HyLAC is a hybrid linear assignment solver in CUDA that uses a combination of classical and tree variants of the Hungarian algorithm. It is designed to solve the Linear Assignment Problem (LAP) efficiently on GPUs. The hybrid approach switches between classical and tree variants based on sparsity and dynamic strategies. The Hybrid approach ensures performance for sparce as well as dense problem instances.HyLAC achieves a speedup of up to 6.14× over existing state-of-the-art GPU implementations when run on the same hardware

HyLAC also presents a stream-solver that solves a list of LAPs using GPU thread blocks. The stream-solver is 22.59× faster than the existing solution.

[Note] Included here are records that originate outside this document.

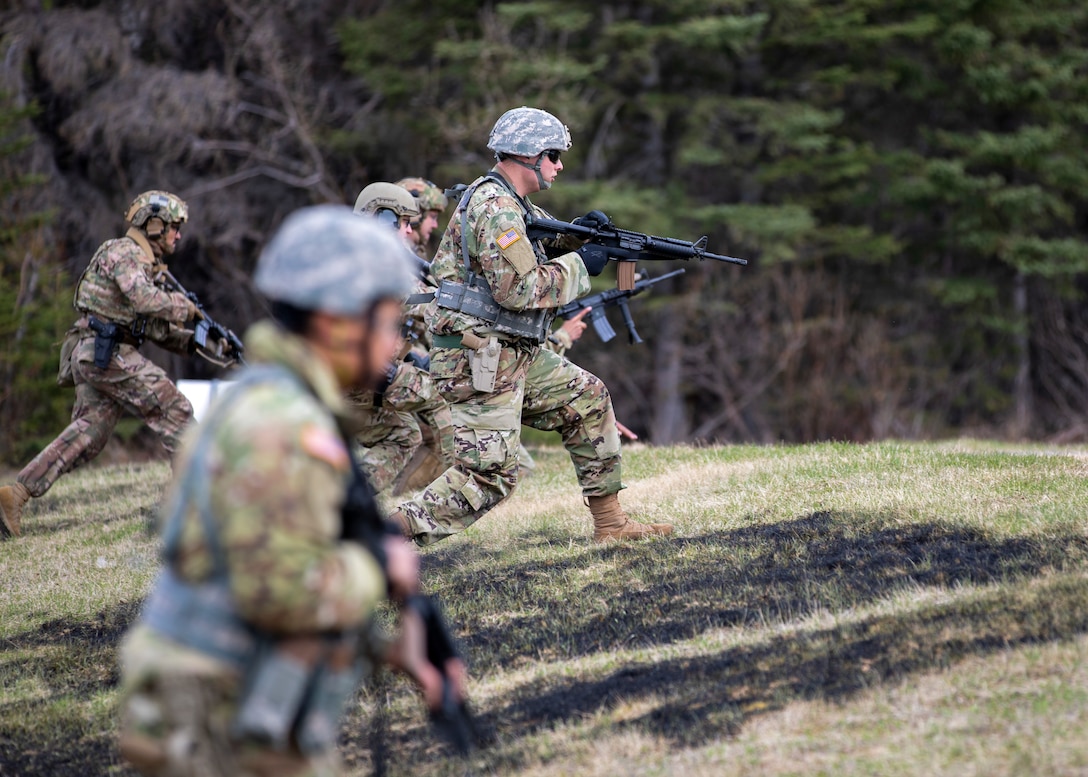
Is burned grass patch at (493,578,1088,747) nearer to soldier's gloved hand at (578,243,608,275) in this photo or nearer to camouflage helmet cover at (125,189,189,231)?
soldier's gloved hand at (578,243,608,275)

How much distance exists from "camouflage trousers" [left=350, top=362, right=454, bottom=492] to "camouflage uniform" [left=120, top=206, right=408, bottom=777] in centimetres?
590

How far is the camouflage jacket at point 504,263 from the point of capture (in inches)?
257

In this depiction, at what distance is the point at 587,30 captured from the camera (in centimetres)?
2314

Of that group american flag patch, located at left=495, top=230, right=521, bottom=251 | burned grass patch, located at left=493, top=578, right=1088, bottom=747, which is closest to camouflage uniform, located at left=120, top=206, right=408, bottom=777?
burned grass patch, located at left=493, top=578, right=1088, bottom=747

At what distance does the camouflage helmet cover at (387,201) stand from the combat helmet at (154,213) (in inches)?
58.4

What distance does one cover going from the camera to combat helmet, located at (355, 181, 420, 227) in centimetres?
897

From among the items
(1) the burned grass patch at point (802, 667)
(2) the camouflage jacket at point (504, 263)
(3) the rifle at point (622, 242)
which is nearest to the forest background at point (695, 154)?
(3) the rifle at point (622, 242)

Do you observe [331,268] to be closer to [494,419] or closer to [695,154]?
[494,419]

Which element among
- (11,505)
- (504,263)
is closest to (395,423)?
(504,263)

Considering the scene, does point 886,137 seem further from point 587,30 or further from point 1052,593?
point 1052,593

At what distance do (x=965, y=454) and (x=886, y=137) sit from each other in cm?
1773

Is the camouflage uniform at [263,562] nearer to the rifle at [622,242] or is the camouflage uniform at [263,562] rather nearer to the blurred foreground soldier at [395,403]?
the rifle at [622,242]

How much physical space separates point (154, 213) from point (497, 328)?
3882 mm

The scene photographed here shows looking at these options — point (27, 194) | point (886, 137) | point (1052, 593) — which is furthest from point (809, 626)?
point (886, 137)
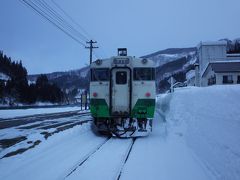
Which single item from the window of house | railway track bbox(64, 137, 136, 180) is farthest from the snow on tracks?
the window of house

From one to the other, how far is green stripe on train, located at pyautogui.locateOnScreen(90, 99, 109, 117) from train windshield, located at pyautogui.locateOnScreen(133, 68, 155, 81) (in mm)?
1808

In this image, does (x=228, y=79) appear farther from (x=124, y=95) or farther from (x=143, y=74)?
(x=124, y=95)

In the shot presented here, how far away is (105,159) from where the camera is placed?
25.9 ft

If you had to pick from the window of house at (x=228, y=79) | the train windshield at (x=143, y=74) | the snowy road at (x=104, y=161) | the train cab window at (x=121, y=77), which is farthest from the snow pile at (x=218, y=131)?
the window of house at (x=228, y=79)

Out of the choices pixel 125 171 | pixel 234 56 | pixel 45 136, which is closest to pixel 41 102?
pixel 234 56

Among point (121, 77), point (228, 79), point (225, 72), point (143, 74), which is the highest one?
point (225, 72)

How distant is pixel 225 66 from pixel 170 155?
32.2 meters

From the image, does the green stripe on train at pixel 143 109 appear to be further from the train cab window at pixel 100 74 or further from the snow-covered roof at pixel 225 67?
the snow-covered roof at pixel 225 67

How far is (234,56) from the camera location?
51.9m

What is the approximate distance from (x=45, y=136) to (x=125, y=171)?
18.7ft

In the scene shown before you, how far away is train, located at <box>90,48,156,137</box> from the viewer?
12.3 meters

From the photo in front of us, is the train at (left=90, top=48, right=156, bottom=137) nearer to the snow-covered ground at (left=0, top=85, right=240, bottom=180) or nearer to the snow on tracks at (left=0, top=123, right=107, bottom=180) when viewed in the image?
the snow on tracks at (left=0, top=123, right=107, bottom=180)

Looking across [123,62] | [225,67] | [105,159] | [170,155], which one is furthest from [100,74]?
[225,67]

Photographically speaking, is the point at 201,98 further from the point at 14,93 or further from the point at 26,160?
the point at 14,93
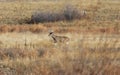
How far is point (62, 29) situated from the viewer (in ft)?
106

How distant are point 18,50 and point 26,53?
0.59 m

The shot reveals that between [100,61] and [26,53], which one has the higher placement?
[100,61]

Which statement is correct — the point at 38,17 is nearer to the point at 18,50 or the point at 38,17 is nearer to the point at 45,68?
the point at 18,50

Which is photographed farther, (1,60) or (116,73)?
(1,60)

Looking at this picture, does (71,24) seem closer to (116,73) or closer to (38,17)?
(38,17)

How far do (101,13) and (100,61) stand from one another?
1396 inches

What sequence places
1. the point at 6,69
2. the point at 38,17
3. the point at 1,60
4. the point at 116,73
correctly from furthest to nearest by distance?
the point at 38,17, the point at 1,60, the point at 6,69, the point at 116,73

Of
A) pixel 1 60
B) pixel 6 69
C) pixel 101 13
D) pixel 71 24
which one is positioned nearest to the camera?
pixel 6 69

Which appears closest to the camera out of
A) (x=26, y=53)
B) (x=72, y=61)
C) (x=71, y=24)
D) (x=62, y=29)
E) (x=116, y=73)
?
(x=72, y=61)

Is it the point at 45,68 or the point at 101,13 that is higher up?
the point at 45,68

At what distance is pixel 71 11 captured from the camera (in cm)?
4259

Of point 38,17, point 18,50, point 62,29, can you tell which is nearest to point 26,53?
point 18,50

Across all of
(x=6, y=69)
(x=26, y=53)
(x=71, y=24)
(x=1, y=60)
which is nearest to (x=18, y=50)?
(x=26, y=53)

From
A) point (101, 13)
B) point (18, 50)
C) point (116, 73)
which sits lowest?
point (101, 13)
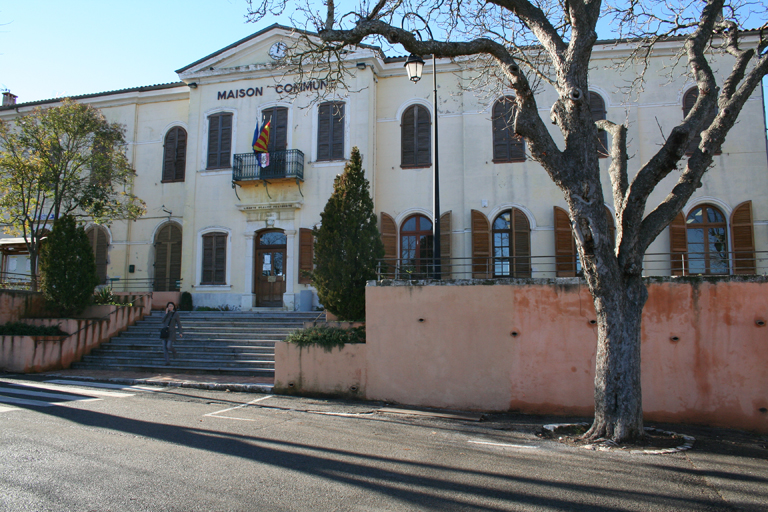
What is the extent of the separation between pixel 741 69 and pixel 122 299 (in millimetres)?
17028

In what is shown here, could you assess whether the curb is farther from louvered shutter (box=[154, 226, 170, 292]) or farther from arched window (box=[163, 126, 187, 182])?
arched window (box=[163, 126, 187, 182])

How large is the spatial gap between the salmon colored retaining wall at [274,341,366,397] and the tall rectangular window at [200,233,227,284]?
24.3 ft

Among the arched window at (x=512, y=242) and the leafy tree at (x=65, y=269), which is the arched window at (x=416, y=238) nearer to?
the arched window at (x=512, y=242)

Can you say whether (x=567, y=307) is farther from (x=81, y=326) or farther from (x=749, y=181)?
(x=81, y=326)

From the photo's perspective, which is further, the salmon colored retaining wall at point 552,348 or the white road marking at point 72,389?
the white road marking at point 72,389

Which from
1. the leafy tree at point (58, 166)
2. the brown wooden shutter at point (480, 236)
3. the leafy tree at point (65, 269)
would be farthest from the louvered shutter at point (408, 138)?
the leafy tree at point (65, 269)

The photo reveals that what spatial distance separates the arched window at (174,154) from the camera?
1897 cm

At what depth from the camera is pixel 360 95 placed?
16781mm

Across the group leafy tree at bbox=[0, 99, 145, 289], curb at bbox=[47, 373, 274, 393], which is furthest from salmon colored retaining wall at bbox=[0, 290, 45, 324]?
curb at bbox=[47, 373, 274, 393]

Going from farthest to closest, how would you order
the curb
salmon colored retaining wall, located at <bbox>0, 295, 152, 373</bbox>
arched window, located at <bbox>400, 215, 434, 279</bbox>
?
arched window, located at <bbox>400, 215, 434, 279</bbox>
salmon colored retaining wall, located at <bbox>0, 295, 152, 373</bbox>
the curb

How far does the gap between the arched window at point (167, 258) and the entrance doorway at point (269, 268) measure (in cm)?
314

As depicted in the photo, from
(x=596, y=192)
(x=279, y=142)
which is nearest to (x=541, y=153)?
(x=596, y=192)

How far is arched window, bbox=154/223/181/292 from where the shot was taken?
1828 centimetres

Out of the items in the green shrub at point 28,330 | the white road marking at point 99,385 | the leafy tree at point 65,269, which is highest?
the leafy tree at point 65,269
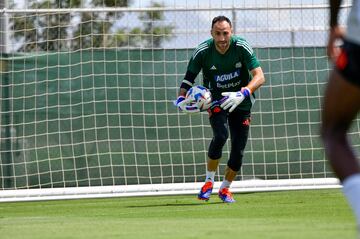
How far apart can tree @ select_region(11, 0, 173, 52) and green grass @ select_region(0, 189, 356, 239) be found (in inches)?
124

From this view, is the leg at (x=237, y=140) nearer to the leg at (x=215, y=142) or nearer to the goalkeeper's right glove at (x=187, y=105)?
the leg at (x=215, y=142)

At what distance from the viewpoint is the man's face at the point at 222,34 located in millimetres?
10469

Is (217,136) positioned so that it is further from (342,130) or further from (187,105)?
(342,130)

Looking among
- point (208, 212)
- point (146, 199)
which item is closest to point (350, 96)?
point (208, 212)

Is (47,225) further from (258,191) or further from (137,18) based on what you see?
(137,18)

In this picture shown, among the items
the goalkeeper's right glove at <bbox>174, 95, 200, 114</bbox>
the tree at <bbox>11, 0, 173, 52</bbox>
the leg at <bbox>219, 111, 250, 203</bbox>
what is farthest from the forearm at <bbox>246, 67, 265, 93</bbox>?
the tree at <bbox>11, 0, 173, 52</bbox>

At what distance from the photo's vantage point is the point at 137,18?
1433 centimetres

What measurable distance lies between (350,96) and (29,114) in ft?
33.5

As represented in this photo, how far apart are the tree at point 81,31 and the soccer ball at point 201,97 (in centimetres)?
329

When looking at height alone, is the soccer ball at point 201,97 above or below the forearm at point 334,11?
below

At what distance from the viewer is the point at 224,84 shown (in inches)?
421

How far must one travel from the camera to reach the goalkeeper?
34.4 ft

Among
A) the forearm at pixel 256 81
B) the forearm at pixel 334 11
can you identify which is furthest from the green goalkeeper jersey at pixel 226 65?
the forearm at pixel 334 11

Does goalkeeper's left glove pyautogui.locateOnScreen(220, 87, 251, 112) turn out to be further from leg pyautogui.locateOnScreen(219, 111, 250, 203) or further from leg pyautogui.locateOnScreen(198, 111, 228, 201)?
leg pyautogui.locateOnScreen(219, 111, 250, 203)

We also provide the solver at different granularity levels:

  • Fine-grained solver: Solves a single LAP with multiple thread blocks (global kernel launch).
  • Coarse-grained solver: Solves a list of small LAPs, each solved with a single thread block (stream-solver).
  • Block-LAP: Solves a single LAP with a single thread block (block kernel launch or a device function).
  • Warp-LAP: Solves a single LAP with a single warp (warp kernel launch or a device function) [In development].

Navigate

Installation
Usage
Example code
Using inside existing workflow
Reference

Installation

Hardware and software requirements

  • NVIDIA GPU with CUDA compute capability 6.0 or higher
  • CUDA Toolkit 10.0 or higher (Need to add cub separately if CUDA toolkit version < 11.0)
  • NVCC compiler with C++11 support
  • Linux environment (should work on Windows, but not tested; WSL should work)

Compiling the code

  • Clone the repository
  • Go to the codebase directory
  • In each directory, run make clean all to compile the code with the makefile provided in that directory. The default architecture version used in each makefile is 80. Change it according to your GPU architecture.
    Do not know the architecture of your GPU? Check here.

Usage

Case 1: Solving single LAP (Fine-grained solver) [Hung-Hybrid branch]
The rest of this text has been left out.